Collecting and Analyzing Big Data

This course was offered Summer 2121

This course is an introduction to collecting and analyzing “big data” for social scientists. Over the last decade, the variety and types of data available to researchers have exploded. This includes not only contemporary data, such as from websites and social media platforms, but also historical data, from digitized interviews to 19th century newspapers. At the same time, analytic techniques from computer science are increasingly being used to solve social science problems. One week is not enough time to master the techniques for collecting and analyzing big data. You will, however, be able to establish the foundation for developing these skills. The course is designed as a practical overview. The emphasis each class will be on applying the specific techniques rather than on their mathematical basis. The course will provide an overview in that each lesson will introduce a new method in order to demonstrate the range methods.
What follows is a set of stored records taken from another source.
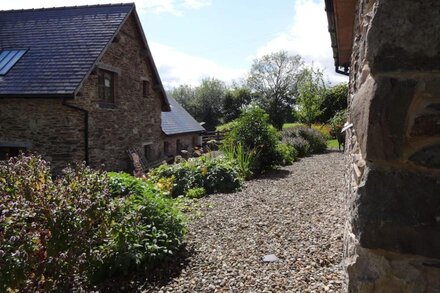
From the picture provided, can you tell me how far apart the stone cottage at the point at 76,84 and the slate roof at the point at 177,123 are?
3117 millimetres

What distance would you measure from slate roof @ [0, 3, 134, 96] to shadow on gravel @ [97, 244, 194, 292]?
834 cm

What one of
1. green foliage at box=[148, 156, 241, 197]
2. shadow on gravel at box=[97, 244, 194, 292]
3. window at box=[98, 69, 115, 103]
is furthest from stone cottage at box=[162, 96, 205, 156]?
shadow on gravel at box=[97, 244, 194, 292]

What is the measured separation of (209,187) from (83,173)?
4.94 metres

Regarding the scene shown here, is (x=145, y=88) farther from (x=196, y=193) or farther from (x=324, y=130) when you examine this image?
(x=324, y=130)

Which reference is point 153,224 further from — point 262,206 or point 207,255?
point 262,206

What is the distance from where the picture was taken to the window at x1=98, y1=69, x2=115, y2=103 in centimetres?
1311

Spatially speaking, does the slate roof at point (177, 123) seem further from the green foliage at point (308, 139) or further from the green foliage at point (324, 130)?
the green foliage at point (324, 130)

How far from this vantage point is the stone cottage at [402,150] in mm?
1602

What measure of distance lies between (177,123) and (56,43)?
955 cm

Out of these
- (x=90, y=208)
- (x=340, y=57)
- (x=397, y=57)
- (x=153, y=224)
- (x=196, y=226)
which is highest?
(x=340, y=57)

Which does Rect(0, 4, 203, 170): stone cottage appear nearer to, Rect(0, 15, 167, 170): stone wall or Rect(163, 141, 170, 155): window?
Rect(0, 15, 167, 170): stone wall

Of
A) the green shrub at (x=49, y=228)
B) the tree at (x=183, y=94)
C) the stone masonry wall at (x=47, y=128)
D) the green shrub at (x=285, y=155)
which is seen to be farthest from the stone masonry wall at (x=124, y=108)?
the tree at (x=183, y=94)

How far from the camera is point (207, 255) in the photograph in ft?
14.7

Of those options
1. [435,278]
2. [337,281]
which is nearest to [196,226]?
[337,281]
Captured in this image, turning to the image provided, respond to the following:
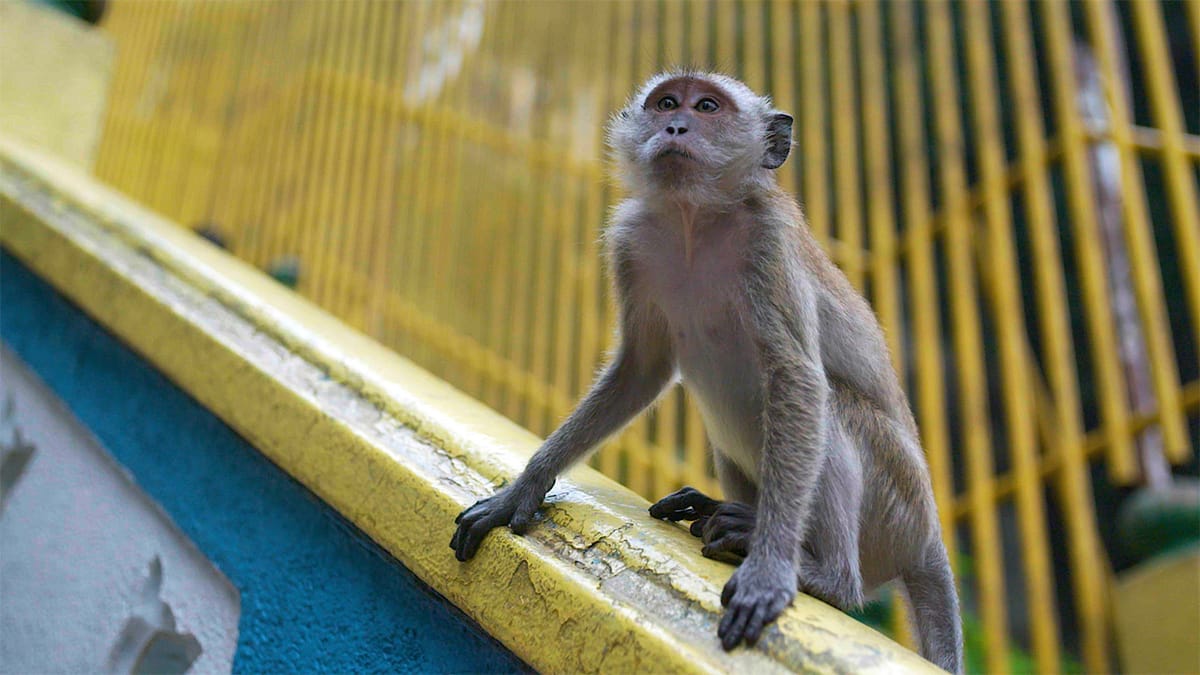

Combined, students will have the skills and resources to apply these methods to theoretically- relevant problems in the social sciences. The course Github repository includes the Python materials for the course as Jupyter notebooks.

This course has been taught as part of the Oslo Summer School in Comparative Social Science Studies in 2017, 2018, 2019, and as a Capita Selecta course at KU Leuven in 2019 and 2021; and at the University of North Carolina in the Fall of 2020.

Neal Caren
Associate Professor of Sociology

My research interests include social movements, protest events, web scraping, and text analysis.